**Deine Aufgabe**: Sammle aus den Einträgen unten jede Zeile, in der die Zeichenfolge „located“ vorkommt, und gib diese Zeilen unverändert wieder. Achte dabei auf Groß- und Kleinschreibung.

Einträge mit Fragen zum räumlichen Denken:

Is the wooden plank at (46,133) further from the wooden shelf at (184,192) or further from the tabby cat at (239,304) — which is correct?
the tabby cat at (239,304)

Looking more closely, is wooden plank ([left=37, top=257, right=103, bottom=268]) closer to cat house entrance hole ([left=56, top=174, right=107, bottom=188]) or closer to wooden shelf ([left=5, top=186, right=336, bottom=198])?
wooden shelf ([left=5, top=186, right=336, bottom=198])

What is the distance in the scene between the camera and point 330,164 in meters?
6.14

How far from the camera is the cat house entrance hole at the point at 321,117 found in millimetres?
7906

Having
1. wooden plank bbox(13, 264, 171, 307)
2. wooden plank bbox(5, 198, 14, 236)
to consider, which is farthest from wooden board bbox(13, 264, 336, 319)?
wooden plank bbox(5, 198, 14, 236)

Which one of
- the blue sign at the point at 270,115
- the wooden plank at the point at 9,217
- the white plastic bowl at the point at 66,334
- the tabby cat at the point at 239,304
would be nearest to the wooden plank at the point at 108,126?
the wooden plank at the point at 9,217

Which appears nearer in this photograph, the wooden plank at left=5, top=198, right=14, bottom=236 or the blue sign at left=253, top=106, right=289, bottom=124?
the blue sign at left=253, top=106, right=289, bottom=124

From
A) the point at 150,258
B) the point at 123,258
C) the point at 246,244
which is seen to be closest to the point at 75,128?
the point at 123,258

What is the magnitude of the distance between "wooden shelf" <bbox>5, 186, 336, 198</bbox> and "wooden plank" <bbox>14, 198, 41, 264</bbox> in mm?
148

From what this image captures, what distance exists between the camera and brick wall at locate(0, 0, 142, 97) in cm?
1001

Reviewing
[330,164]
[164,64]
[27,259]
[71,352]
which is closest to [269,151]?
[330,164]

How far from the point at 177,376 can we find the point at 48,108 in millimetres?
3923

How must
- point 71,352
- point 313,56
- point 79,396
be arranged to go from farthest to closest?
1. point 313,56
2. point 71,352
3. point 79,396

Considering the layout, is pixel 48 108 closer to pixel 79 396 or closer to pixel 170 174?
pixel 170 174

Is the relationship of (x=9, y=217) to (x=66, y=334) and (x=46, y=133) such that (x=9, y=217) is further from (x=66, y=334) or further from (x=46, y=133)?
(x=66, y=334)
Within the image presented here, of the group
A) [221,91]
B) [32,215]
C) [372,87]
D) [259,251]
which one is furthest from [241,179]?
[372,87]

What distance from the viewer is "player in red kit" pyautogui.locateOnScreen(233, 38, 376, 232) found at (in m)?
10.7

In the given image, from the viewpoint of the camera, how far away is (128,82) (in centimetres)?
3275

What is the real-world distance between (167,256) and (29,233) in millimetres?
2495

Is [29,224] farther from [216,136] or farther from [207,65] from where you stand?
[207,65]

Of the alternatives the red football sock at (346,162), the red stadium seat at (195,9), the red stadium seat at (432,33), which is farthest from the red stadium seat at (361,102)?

* * *

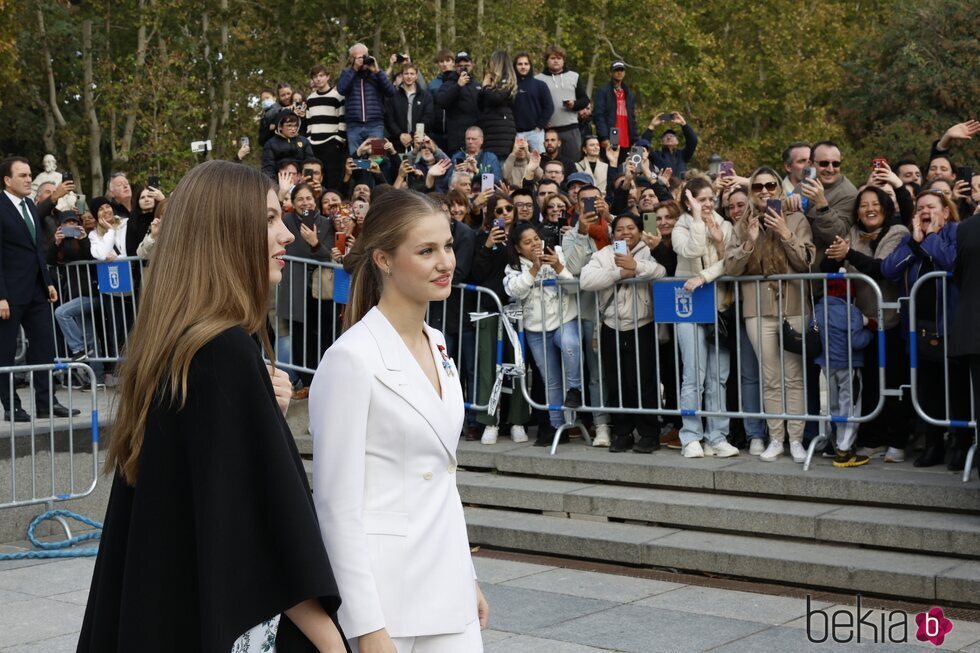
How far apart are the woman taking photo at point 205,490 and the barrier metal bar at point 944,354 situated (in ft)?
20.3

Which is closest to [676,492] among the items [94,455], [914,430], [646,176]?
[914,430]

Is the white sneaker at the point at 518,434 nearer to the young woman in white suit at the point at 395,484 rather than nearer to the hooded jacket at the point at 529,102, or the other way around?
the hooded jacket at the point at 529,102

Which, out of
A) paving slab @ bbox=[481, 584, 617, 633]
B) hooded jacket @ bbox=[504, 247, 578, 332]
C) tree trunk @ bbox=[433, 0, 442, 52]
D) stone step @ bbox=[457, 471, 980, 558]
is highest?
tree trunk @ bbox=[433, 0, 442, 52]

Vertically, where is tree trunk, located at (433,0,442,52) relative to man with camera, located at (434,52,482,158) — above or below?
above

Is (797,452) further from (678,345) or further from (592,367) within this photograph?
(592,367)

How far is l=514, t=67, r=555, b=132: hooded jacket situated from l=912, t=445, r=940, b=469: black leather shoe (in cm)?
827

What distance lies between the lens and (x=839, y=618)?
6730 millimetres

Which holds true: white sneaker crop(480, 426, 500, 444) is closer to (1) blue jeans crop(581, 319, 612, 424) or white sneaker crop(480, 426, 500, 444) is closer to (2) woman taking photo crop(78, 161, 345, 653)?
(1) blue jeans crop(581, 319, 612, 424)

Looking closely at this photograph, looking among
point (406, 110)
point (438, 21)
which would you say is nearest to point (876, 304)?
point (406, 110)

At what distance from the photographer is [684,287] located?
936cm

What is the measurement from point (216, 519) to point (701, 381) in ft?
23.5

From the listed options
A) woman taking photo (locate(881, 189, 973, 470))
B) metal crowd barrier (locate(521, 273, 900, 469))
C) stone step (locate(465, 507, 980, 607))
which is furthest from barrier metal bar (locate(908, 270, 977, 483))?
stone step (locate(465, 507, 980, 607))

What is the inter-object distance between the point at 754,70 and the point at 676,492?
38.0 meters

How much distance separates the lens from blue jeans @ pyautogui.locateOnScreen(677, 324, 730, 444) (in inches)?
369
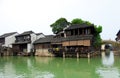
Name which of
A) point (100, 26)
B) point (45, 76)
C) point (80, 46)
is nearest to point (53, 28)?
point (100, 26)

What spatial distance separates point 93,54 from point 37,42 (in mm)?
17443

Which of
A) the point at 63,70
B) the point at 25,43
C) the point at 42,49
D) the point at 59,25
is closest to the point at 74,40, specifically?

**Die Antwort**:
Vertically, where is tree trunk, located at (433,0,442,52) relative to man with camera, located at (434,52,482,158) — above or below?
At what distance from the photographer is [684,287] located?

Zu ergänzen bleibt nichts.